SET TASKS.
A: Transcribe part of the text on feminist activist burnout. Begin at the words "In a difficult" and stop after "and collective support.".
B: In the text on feminist activist burnout, whose call to an intersectional movement began AWID's 13th International Forum?

For feminist activists, burnout is the norm. How can we best preserve collective wellbeing while practicing security in the digital world?

 

“There is no such thing as a single-issue struggle because we do not live single issue lives!” AWID’s 13th International Forum began with Audre Lorde’s call to an intersectional movement. The euphoric atmosphere, not encouraged so much as reflected by an hour’s worth of live music so early in the morning, was balanced by a panel discussion of the realities faced by today’s feminist movement. From climate change to violence against women’s and trans people’s bodies, to religious extremism and conservative attacks on democracy: women’s spaces are shrinking and under threat.

 

In a difficult global context with specific and urgent local challenges, it is unsurprising that feminist activists are ‘burning out’. Sonia Correa, Co-Chair of Sexuality Policy Watch and Research Associate at ABIA, concluded the opening plenary of by asking the panellists how they “go beyond burnout,” and I was particularly struck by the responses which referenced friendship and collective support.

MATERIAL SUPPLIED.
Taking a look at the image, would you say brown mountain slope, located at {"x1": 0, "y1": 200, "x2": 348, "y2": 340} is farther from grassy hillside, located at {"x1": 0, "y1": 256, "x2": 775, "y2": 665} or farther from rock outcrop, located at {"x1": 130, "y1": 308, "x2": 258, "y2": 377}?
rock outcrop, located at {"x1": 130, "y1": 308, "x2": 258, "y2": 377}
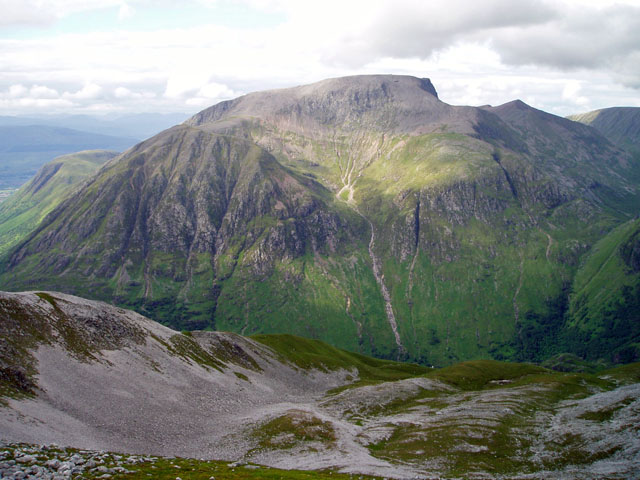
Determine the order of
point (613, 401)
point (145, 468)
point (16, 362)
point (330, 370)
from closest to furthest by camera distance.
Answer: point (145, 468)
point (16, 362)
point (613, 401)
point (330, 370)

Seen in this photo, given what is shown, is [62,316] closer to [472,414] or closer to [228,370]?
[228,370]

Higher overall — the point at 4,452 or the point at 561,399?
the point at 4,452

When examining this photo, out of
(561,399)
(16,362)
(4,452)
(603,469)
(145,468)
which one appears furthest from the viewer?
(561,399)

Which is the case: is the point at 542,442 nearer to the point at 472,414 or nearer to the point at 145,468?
the point at 472,414

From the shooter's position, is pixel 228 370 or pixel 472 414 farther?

ANSWERS PROVIDED.
A:
In a difficult global context with specific and urgent local challenges, it is unsurprising that feminist activists are ‘burning out’. Sonia Correa, Co-Chair of Sexuality Policy Watch and Research Associate at ABIA, concluded the opening plenary of by asking the panellists how they “go beyond burnout,” and I was particularly struck by the responses which referenced friendship and collective support.

B: Audre Lorde's